Our First Virtualization Benchmark: OLTP Linux on ESX 3.5 Update 2

We are excited to show you our first virtualization test performed on ESX 3.5 Update 2. This benchmarking scenario was conceived as a "not too complex" way to test hypervisor efficiency; a more complex real world test will follow later. The reason we want to make the hypervisor work hard is that this allows us to understand how much current server CPUs help the hypervisor, keeping the performance overhead of virtualization to a minimum. We chose to set up a somewhat unrealistic (at this point in time) but very hypervisor intensive scenario.

We set up between two and six virtual machines running an OLTP SysBench 0.4.8 test on MySQL 5.1.23 (INNODB Engine). Each VM runs as a guest OS on a 64-bit version of Novell's SLES 10 SP2 (SUSE Linux Enterprise Server). The advantage of using a 64-bit operating system on top of ESX 3.5 (Update 2) is that the ESX hypervisor will automatically use hardware virtualization instead of binary translation. Each virtual machine gets its own four virtual CPUs and 2GB of RAM.

To avoid I/O dominating the entire benchmark effort, each server is connected to our Promise J300S DAS via a 12Gbit/s Infiniband connection. The VMs are installed on the server disks but the databases are placed on the Promise J300S, which consists of a RAID 0 set of six 15000RPM Seagate SAS 300GB disks (one of the fastest hard disks you can get). A separate disk inside the Promise chassis is dedicated to the transactional logs; this reduces the disk "wait states" from 8% to less than 1%. Each VM gets its own private LUN.

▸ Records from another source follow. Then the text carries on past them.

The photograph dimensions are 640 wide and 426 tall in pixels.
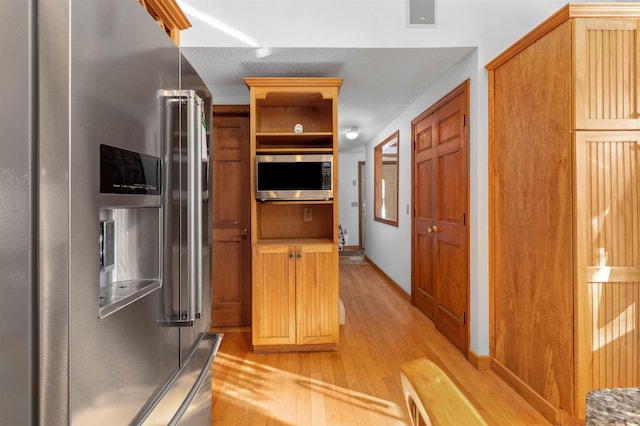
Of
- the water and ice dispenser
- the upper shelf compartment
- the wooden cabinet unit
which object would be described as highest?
the upper shelf compartment

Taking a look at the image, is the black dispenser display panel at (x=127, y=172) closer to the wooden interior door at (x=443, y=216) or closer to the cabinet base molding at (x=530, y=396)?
the cabinet base molding at (x=530, y=396)

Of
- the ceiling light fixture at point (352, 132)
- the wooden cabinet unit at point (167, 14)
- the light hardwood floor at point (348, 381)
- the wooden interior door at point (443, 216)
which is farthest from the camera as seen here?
the ceiling light fixture at point (352, 132)

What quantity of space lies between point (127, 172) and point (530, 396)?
2.46 meters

Each server is equipped with an Adaptec RAID 5085 card. The advantage is that this card is equipped with a dual-core Intel IOP 348 1.2GHz and 512MB of DDR2, which helps us ensure the RAID controller won't be a bottleneck either.

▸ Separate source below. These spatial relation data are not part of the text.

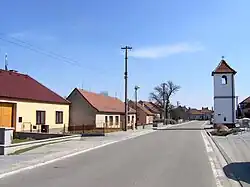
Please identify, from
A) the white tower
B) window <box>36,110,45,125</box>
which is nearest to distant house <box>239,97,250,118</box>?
the white tower

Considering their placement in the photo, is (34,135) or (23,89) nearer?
(34,135)

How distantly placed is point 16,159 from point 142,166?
5206 mm

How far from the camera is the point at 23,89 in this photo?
39.1 m

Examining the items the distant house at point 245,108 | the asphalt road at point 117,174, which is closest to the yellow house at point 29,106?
the asphalt road at point 117,174

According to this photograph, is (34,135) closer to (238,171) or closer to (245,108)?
(238,171)

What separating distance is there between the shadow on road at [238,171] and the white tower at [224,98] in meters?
49.9

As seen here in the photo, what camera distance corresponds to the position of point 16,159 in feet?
54.7

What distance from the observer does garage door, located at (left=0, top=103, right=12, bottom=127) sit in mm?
33166

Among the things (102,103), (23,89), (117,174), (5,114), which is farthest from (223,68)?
(117,174)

Our first virtualized benchmark scenario; the green part is the server and the yellow part is our Promise DAS enclosure.

We use Logical Volume Management (LVM). LVM makes sure that the LUNs are aligned and start at a 64KB boundary. The file system on each LUN is ext3, with the -E stride=16 option. This stride is necessary as our RAID strip size is 64KB and Linux (standard) only allows a block size of 4KB.

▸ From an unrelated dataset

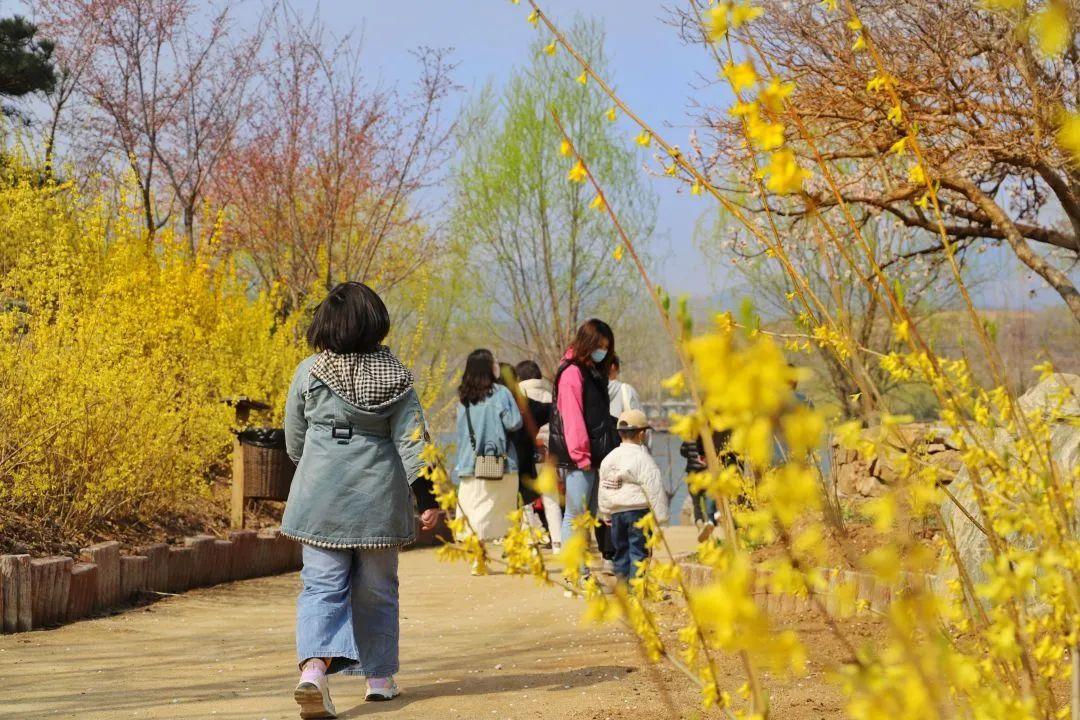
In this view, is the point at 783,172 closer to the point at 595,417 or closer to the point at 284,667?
the point at 284,667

The MySQL version is 5.1.23 and the MySQL database is configured as follows:

max_connections=900
table_cache=1520
tmp_table_size=59M
thread_cache_size=38
#*** INNODB Specific options ***
innodb_flush_log_at_trx_commit=1
innodb_log_buffer_size=10M
innodb_buffer_pool_size=950M
innodb_log_file_size=190M
innodb_thread_concurrency=10
innodb_additional_mem_pool_size=20M

Notice that we set flush_log_at_trx_commit = 1, thanks to the Battery Backup Unit on our RAID controller; our database offers full ACID behavior as appropriate for an OLTP database. We could have made the buffer pool size larger, but we also want to be able to use this benchmark scenario in VMs with less than 2GB memory. Our 1 million record database is about 258MB and indices and rows fit entirely in memory. The reason we use this approach is that we are trying to perform a CPU benchmark; also, many databases now run from memory since it is pretty cheap and abundant in current servers. Even 64GB configurations are no longer an exception.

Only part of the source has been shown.